On Monday, the future came early for electric-car startup Faraday Future.
Details and images of the secretive company's concept car were leaked on Twitter less than a day before an official unveiling at annual Las Vegas tech trade show CES, one of the most highly anticipated events of the weeklong expo. The leak came after the company's iOS app made a brief, premature appearance on the App Store.
The all-electric car will have a top speed of 200 miles per hour, compared with 155 miles per hour for Tesla's Model S, and will offer an autonomous driving mode. The futuristic design is already drawing comparisons to the Batmobile, thanks to its covered glass cabin and aerodynamic tailfin. Faraday is also working on a unique type of modular battery technology that will give its larger vehicles more batteries built into the frame. After unveiling the nonproduction concept car at CES, the company is expected to release a production version as early as 2017.
So what is Faraday Future? Founded in May 2014 by a group of ex-Tesla employees, including Nick Sampson, Tesla's former director of vehicle and chassis engineering, Faraday has kept a tight lid on many of the basic details of its company. For example, it has an investor in Chinese internet billionaire Jia Yueting, but describes its funding only as "ample."

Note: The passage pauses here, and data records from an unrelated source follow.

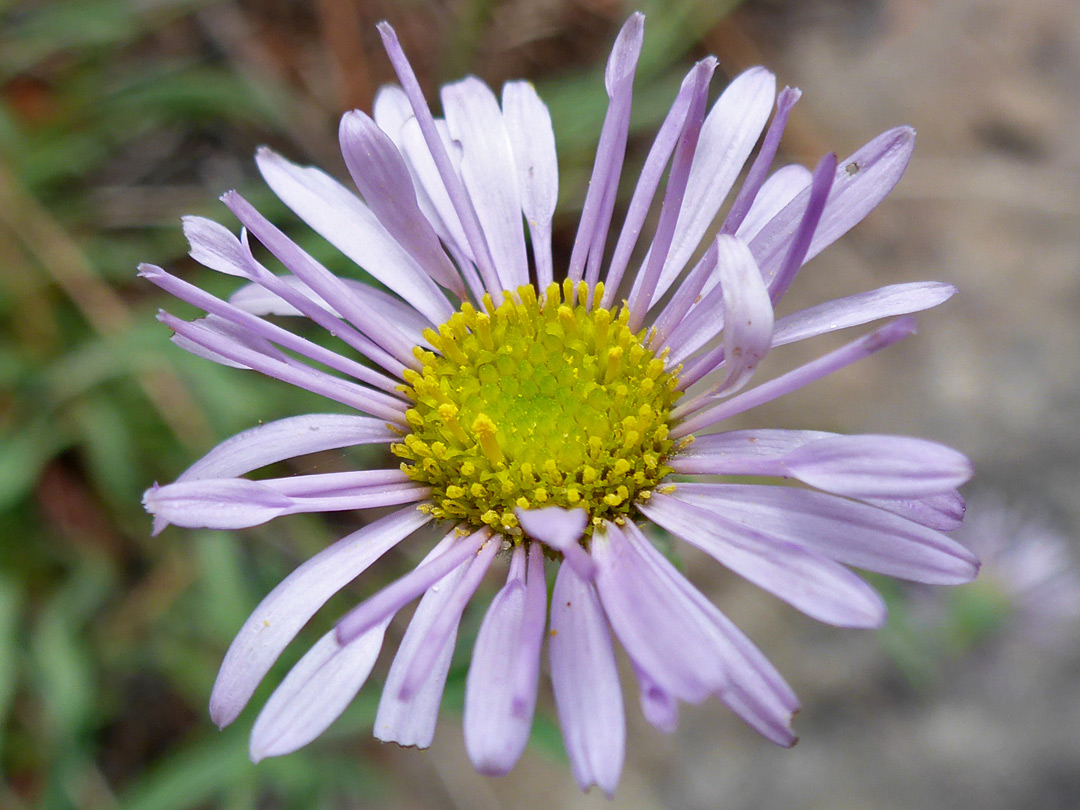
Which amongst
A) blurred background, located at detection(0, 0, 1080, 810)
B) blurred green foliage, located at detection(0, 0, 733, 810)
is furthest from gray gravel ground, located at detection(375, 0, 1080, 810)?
blurred green foliage, located at detection(0, 0, 733, 810)

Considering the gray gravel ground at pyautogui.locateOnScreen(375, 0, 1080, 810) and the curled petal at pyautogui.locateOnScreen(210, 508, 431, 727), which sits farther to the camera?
the gray gravel ground at pyautogui.locateOnScreen(375, 0, 1080, 810)

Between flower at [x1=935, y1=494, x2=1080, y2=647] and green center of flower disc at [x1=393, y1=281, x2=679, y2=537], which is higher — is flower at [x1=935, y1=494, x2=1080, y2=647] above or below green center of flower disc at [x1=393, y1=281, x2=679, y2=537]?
below

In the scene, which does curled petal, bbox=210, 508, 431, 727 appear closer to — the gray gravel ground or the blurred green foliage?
the blurred green foliage

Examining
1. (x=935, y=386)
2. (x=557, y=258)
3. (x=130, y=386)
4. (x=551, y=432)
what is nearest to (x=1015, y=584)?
(x=935, y=386)

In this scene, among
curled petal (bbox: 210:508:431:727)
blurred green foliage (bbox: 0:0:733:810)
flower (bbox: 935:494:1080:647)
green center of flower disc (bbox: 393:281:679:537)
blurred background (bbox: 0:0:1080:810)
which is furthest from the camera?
flower (bbox: 935:494:1080:647)

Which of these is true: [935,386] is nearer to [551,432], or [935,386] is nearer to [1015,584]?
[1015,584]

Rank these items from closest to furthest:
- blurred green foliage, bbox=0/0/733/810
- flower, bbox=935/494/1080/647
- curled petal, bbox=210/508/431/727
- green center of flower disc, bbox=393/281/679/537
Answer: curled petal, bbox=210/508/431/727 → green center of flower disc, bbox=393/281/679/537 → blurred green foliage, bbox=0/0/733/810 → flower, bbox=935/494/1080/647

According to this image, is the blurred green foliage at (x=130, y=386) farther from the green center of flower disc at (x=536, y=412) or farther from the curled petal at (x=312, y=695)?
the curled petal at (x=312, y=695)

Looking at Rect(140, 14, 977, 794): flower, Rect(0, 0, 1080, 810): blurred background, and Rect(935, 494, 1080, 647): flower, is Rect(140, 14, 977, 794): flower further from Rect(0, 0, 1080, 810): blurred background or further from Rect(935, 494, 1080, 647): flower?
Rect(935, 494, 1080, 647): flower
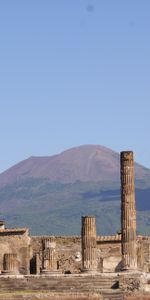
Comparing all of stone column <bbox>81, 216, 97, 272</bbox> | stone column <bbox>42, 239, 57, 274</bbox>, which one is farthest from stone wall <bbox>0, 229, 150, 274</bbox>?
stone column <bbox>81, 216, 97, 272</bbox>

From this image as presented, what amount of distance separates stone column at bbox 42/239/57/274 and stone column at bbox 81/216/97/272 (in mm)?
2016

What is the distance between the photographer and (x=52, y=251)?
6494 cm

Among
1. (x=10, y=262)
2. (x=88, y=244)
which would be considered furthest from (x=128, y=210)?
(x=10, y=262)

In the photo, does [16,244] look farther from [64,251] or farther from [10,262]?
[10,262]

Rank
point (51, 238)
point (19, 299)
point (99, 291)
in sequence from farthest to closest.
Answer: point (51, 238), point (99, 291), point (19, 299)

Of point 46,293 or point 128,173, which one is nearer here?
point 46,293

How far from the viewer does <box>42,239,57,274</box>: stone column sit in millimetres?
64062

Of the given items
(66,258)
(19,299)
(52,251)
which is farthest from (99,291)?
(66,258)

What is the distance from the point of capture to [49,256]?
213ft

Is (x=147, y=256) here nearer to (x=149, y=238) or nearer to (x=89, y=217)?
(x=149, y=238)

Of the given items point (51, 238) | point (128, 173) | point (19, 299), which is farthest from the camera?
point (51, 238)

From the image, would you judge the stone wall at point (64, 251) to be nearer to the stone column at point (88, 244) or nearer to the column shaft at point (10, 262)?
the column shaft at point (10, 262)

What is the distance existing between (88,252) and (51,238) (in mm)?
6221

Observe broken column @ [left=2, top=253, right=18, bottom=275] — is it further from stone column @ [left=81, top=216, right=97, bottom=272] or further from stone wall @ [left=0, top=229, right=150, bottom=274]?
stone wall @ [left=0, top=229, right=150, bottom=274]
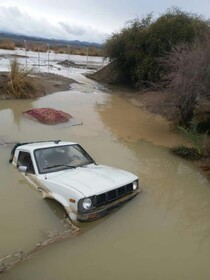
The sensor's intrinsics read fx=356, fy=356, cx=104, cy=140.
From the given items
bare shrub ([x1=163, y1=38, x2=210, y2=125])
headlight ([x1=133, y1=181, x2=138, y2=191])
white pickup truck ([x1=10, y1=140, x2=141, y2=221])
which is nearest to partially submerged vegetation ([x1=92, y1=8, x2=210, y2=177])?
bare shrub ([x1=163, y1=38, x2=210, y2=125])

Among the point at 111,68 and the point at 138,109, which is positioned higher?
the point at 111,68

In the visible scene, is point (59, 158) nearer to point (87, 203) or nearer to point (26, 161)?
point (26, 161)

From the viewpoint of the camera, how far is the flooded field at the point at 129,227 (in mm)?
5801

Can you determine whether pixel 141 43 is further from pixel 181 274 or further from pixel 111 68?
pixel 181 274

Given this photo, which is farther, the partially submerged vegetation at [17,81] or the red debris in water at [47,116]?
the partially submerged vegetation at [17,81]

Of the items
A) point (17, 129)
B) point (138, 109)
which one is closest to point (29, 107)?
point (17, 129)

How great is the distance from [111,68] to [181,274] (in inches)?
1011

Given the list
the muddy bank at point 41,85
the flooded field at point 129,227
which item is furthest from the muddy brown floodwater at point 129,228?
the muddy bank at point 41,85

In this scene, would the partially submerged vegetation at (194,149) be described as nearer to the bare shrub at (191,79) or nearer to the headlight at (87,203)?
the bare shrub at (191,79)

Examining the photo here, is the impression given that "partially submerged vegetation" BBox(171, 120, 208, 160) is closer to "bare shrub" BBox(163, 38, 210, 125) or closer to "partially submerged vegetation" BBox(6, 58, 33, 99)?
"bare shrub" BBox(163, 38, 210, 125)

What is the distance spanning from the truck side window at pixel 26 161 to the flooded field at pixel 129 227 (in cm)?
34

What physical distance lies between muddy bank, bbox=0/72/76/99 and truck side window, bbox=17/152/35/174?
12370mm

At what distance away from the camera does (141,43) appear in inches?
1027

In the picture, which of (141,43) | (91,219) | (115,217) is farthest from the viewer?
(141,43)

The scope of its potential product line is also somewhat mysterious, as the company has indicated it plans to explore other areas of the tech and automotive sectors, such as "unique ownership models" like a subscription system and "in-vehicle content" like apps. Faraday also said it plans to roll out everything from sedans and SUVs to crossovers and pickup trucks. No prices were mentioned during Monday's unveiling. In roughly a year, the startup has grown to more than 750 employees.
In a surprising twist, however, one of its key members left the company as recently as yesterday. Faraday's chief battery designer, Porter Harris, has changed his employer to Lotus Research and Development on his LinkedIn page, Bloomberg reported.

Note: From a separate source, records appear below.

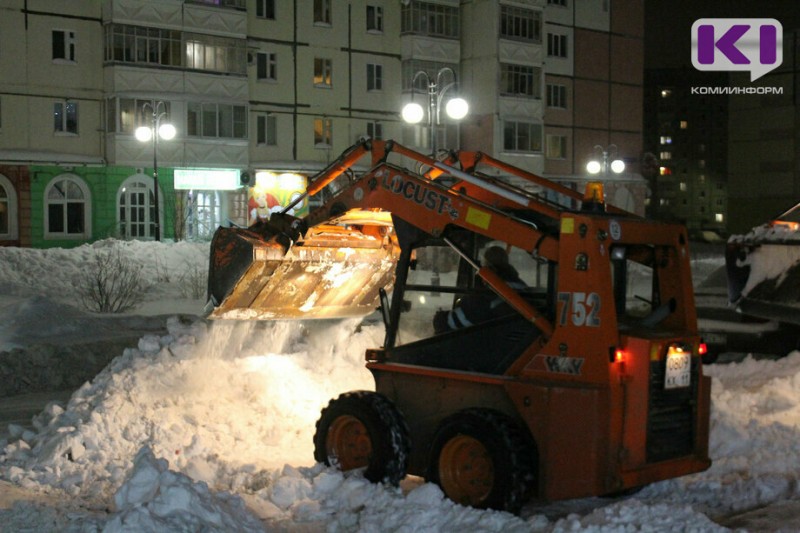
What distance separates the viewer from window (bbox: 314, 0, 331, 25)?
4250 centimetres

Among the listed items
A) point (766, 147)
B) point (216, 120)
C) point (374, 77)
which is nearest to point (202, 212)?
point (216, 120)

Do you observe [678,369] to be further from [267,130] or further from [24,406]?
[267,130]

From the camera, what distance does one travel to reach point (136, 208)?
38.5m

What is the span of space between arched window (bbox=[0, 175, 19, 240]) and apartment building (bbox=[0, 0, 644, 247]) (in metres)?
0.05

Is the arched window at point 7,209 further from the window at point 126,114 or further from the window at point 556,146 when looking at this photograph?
the window at point 556,146

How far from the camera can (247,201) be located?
4062cm

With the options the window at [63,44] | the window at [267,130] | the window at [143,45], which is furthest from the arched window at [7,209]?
the window at [267,130]

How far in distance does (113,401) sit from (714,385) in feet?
21.7

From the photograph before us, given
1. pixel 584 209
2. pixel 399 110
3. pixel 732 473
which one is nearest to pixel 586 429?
pixel 584 209

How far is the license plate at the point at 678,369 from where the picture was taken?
25.2 feet

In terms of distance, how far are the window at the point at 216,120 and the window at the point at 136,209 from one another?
2640 mm

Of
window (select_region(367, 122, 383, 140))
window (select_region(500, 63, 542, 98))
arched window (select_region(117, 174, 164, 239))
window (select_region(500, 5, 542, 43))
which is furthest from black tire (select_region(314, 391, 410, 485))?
window (select_region(500, 5, 542, 43))

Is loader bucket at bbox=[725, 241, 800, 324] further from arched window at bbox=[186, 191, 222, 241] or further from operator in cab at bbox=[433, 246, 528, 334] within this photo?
arched window at bbox=[186, 191, 222, 241]

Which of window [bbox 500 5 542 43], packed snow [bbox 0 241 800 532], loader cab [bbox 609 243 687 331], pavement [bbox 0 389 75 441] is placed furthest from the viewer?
window [bbox 500 5 542 43]
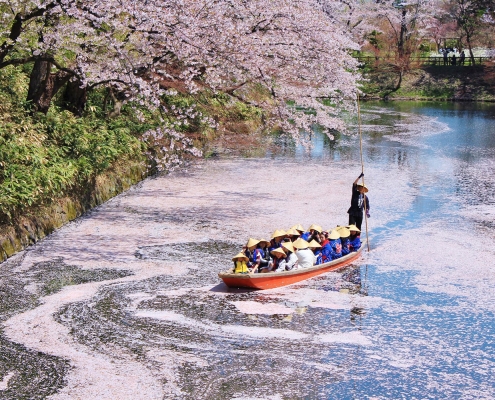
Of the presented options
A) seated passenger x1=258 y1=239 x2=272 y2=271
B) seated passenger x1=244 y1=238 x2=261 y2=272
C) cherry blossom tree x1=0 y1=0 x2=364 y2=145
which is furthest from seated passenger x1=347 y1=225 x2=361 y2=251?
cherry blossom tree x1=0 y1=0 x2=364 y2=145

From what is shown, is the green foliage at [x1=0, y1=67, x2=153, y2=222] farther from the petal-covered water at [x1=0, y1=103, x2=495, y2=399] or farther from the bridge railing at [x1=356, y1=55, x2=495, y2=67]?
the bridge railing at [x1=356, y1=55, x2=495, y2=67]

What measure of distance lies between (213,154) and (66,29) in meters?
9.79

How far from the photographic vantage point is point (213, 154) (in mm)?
22172

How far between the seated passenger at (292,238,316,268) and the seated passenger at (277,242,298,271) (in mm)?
207

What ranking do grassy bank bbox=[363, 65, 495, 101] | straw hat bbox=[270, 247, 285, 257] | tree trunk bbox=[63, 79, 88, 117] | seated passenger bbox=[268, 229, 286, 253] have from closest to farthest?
1. straw hat bbox=[270, 247, 285, 257]
2. seated passenger bbox=[268, 229, 286, 253]
3. tree trunk bbox=[63, 79, 88, 117]
4. grassy bank bbox=[363, 65, 495, 101]

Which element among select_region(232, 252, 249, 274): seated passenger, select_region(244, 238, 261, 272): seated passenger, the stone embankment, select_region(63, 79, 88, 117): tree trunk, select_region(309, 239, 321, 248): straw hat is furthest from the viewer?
select_region(63, 79, 88, 117): tree trunk

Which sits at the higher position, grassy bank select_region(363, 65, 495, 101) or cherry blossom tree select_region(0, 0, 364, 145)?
cherry blossom tree select_region(0, 0, 364, 145)

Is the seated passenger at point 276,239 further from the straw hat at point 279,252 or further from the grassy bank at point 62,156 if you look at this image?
the grassy bank at point 62,156

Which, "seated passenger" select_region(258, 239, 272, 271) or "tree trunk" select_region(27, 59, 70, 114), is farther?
"tree trunk" select_region(27, 59, 70, 114)

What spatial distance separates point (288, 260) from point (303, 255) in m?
0.34

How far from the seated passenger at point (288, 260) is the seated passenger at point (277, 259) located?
36 mm

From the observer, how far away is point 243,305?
9672mm

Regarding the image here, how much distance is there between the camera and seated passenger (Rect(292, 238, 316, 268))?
10.8 metres

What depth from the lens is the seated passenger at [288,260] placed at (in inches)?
414
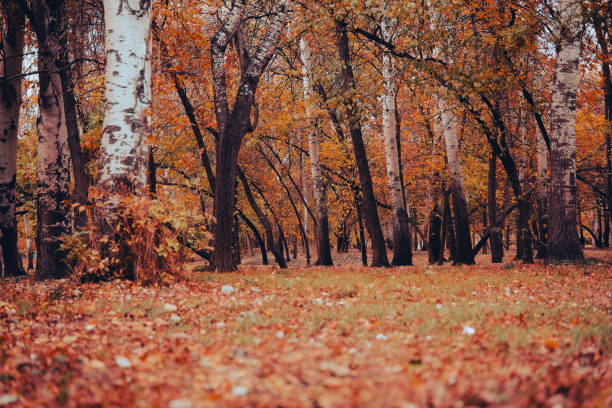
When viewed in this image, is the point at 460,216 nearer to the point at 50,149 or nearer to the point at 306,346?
the point at 306,346

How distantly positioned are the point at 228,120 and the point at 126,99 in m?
2.58

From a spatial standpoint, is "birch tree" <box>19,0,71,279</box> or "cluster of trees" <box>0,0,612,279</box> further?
"birch tree" <box>19,0,71,279</box>

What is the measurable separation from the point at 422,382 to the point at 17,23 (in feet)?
42.0

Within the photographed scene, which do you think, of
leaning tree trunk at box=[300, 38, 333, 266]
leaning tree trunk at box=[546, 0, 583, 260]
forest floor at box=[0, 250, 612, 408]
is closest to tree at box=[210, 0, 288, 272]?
forest floor at box=[0, 250, 612, 408]

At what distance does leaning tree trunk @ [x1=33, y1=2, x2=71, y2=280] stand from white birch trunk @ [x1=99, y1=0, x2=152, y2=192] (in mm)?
4193

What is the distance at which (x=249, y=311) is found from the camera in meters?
5.04

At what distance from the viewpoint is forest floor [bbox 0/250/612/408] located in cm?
240

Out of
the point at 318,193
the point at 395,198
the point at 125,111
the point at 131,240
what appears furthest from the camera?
the point at 318,193

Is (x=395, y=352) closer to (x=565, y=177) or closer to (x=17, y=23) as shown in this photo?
(x=565, y=177)

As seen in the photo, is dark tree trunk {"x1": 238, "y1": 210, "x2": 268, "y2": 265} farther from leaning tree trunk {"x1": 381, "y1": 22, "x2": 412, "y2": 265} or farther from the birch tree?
the birch tree

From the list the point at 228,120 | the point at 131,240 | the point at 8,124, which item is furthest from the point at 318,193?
the point at 131,240

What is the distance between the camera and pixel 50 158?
10.3m

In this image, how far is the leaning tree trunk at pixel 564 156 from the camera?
1012 cm

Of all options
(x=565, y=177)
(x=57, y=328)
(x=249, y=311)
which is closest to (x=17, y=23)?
(x=57, y=328)
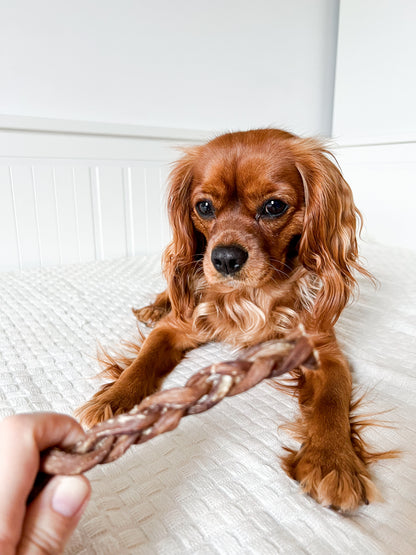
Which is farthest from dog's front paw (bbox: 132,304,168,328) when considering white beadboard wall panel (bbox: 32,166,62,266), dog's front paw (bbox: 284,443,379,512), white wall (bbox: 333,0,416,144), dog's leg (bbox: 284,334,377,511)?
white wall (bbox: 333,0,416,144)

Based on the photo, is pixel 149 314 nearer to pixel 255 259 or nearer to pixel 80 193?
pixel 255 259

Headquartered outside of Los Angeles in Gardena, California, the company last month announced it would build an automotive production plant in North Las Vegas, the first phase of which will require an investment of $1 billion. The three-million-square-foot facility built on 900 acres of land will create 4,500 new jobs, according to the company, and at least 50 percent of the employees will be recruited from the local Nevada work force.
The core members of Faraday's team include chief designer Sue Neuhauser, the former senior automative designer of color and trim at Tesla; head of exterior design Page Beermann, previously a senior designer at BMW; and head of interior design Pontus Fontaeus, who has designed interiors for Ferrari, Land Rover, and Volvo, but also worked on redesigning the business-class interior of an airline.